** Start of DATA TO PROCESS **

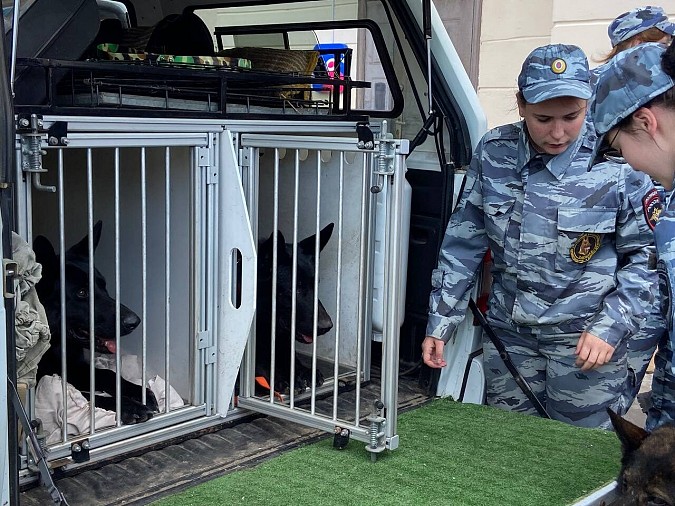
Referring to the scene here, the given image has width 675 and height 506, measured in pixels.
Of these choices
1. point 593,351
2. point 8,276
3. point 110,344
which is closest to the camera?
point 8,276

** End of DATA TO PROCESS **

Reproduce all of the data above word for word, leaving the picture out of your answer.

RESULT FOR THIS EXERCISE:
Referring to the scene here, the given image has width 675 and height 506, measured in pixels.
Of these choices
1. point 593,351
2. point 8,276
3. point 110,344
which is closest to the camera?
point 8,276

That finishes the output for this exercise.